## Records
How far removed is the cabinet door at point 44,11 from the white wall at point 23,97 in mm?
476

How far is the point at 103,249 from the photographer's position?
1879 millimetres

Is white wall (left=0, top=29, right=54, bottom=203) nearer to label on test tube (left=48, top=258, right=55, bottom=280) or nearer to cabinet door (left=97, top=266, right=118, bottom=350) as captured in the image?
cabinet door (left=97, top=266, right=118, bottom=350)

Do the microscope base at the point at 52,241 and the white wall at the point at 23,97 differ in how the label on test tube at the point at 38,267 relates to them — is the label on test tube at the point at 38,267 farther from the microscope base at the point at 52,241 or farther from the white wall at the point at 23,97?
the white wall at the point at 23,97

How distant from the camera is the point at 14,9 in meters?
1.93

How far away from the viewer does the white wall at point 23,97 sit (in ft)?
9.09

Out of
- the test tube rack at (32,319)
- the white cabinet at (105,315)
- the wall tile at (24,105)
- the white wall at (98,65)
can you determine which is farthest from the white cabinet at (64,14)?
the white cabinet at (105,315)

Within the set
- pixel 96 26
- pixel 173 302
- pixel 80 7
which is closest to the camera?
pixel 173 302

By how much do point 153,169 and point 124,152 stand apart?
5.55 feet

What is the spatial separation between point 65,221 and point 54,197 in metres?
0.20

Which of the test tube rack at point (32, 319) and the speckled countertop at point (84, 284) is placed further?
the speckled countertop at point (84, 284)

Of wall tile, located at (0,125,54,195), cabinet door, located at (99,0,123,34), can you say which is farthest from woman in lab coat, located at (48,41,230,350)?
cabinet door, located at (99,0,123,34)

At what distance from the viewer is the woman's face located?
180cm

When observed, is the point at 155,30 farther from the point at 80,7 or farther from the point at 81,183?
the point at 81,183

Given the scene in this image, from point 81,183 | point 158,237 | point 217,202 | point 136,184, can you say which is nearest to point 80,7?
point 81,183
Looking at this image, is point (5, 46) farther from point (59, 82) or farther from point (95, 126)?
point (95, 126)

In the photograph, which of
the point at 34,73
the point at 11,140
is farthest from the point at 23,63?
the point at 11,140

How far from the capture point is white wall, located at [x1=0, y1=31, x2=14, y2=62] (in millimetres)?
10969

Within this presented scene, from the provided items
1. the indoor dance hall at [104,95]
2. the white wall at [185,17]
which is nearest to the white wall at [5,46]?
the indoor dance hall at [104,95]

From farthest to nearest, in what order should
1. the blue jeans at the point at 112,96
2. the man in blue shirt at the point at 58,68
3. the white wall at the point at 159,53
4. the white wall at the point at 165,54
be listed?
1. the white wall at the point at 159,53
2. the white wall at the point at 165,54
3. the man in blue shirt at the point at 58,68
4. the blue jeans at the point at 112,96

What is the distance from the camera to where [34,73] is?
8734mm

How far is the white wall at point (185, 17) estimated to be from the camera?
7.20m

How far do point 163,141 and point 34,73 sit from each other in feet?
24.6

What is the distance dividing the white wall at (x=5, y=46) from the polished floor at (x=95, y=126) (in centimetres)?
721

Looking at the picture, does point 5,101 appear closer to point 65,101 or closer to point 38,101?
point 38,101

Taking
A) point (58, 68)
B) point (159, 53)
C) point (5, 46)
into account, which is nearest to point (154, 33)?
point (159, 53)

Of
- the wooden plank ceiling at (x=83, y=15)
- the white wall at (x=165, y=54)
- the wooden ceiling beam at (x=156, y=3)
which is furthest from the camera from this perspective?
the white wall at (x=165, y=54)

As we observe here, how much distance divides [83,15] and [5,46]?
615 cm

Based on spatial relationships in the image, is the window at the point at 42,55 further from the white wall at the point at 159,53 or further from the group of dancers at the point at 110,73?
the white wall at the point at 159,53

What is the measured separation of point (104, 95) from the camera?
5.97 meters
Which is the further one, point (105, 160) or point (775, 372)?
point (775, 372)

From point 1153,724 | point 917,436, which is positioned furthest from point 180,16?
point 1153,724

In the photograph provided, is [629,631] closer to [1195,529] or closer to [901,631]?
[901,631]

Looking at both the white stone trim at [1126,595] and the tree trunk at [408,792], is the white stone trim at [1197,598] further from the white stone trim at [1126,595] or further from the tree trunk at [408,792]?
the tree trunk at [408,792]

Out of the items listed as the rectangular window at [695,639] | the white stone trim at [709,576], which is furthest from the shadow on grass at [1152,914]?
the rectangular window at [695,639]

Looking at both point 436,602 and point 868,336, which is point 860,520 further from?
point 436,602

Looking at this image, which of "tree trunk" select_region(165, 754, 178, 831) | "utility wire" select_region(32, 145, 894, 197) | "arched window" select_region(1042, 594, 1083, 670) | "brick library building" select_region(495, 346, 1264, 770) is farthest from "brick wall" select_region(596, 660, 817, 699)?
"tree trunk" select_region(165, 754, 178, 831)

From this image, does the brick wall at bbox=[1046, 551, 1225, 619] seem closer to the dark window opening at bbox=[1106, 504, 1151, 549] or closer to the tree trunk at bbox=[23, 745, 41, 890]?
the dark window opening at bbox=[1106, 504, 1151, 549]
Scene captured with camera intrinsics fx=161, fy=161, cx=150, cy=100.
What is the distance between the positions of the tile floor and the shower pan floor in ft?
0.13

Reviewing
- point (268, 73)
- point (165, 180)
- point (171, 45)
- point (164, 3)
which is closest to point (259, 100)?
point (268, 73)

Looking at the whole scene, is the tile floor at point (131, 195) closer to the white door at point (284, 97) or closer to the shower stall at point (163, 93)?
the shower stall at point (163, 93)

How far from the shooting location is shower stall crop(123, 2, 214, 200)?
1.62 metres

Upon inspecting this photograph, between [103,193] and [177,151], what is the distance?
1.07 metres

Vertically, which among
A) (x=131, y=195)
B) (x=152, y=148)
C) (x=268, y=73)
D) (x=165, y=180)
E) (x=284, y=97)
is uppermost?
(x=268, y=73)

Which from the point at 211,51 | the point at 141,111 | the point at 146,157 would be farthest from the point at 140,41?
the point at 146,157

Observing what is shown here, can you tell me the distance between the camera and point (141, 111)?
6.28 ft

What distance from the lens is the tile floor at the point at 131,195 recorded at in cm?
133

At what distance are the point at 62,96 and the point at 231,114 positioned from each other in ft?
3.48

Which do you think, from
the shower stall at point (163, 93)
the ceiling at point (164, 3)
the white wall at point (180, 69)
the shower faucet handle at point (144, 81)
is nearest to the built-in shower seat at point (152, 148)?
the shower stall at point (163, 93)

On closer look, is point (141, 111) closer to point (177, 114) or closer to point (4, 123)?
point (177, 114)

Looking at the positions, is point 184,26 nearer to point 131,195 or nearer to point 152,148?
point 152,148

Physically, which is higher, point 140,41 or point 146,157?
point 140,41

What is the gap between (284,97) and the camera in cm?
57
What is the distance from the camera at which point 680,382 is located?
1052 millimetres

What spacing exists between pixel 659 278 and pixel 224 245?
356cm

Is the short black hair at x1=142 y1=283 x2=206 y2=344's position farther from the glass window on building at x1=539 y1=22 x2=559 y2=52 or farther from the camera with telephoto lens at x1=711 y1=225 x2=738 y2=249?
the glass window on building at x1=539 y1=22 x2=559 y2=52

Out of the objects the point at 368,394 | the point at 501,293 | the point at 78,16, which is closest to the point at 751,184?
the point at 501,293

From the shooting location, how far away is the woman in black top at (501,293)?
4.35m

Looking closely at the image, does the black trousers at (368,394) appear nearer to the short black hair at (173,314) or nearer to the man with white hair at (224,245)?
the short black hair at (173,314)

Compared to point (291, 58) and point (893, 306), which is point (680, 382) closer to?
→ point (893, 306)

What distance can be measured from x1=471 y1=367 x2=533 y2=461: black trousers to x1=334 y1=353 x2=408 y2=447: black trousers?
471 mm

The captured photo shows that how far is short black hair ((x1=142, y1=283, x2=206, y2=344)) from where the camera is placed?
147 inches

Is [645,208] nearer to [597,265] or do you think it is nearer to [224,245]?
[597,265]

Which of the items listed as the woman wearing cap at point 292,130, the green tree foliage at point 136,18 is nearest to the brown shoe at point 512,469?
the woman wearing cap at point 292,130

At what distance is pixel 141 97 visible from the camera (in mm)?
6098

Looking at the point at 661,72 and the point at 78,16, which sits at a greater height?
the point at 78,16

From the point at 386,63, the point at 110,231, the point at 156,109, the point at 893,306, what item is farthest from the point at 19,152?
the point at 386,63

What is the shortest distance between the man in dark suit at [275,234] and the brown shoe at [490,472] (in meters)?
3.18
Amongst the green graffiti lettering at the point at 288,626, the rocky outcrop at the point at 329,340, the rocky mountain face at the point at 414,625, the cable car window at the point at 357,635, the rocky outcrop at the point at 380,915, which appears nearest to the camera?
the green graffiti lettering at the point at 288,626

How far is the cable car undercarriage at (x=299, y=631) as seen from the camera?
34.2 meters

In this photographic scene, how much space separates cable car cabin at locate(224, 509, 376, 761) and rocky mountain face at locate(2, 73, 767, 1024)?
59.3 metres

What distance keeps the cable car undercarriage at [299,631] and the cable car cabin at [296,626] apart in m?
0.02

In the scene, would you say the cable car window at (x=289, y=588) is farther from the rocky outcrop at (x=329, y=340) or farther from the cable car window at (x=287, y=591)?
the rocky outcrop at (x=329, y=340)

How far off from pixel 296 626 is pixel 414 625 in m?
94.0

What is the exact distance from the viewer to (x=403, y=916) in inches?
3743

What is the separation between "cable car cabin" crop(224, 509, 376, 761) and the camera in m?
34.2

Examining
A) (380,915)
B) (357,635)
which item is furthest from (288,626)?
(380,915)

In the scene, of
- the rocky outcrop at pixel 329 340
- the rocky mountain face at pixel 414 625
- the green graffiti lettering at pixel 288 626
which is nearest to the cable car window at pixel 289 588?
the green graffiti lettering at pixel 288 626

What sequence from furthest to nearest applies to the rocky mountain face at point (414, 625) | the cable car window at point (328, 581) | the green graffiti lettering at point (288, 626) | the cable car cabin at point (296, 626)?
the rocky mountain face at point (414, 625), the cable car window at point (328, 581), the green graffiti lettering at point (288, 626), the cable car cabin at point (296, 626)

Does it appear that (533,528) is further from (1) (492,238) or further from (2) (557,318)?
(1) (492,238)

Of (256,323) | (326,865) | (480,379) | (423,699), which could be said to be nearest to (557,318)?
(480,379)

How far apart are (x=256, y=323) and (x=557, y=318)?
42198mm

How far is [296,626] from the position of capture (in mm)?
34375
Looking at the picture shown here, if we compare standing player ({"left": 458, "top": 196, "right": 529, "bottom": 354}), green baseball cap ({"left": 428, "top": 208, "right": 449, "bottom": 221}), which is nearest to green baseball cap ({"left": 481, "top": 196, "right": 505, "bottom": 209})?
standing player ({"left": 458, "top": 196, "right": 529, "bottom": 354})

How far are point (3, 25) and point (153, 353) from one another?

## Your objective
Rewrite the listing starting at its first line and ending at the line containing "1879 millimetres", with "cabinet door" changed to "cupboard door" and nothing else altered.

## Reply to the exercise
How far removed is the cupboard door at point 44,11 from the white wall at point 23,97 in mm?
476

How far is the point at 103,249 from the photographer's position?
1879 millimetres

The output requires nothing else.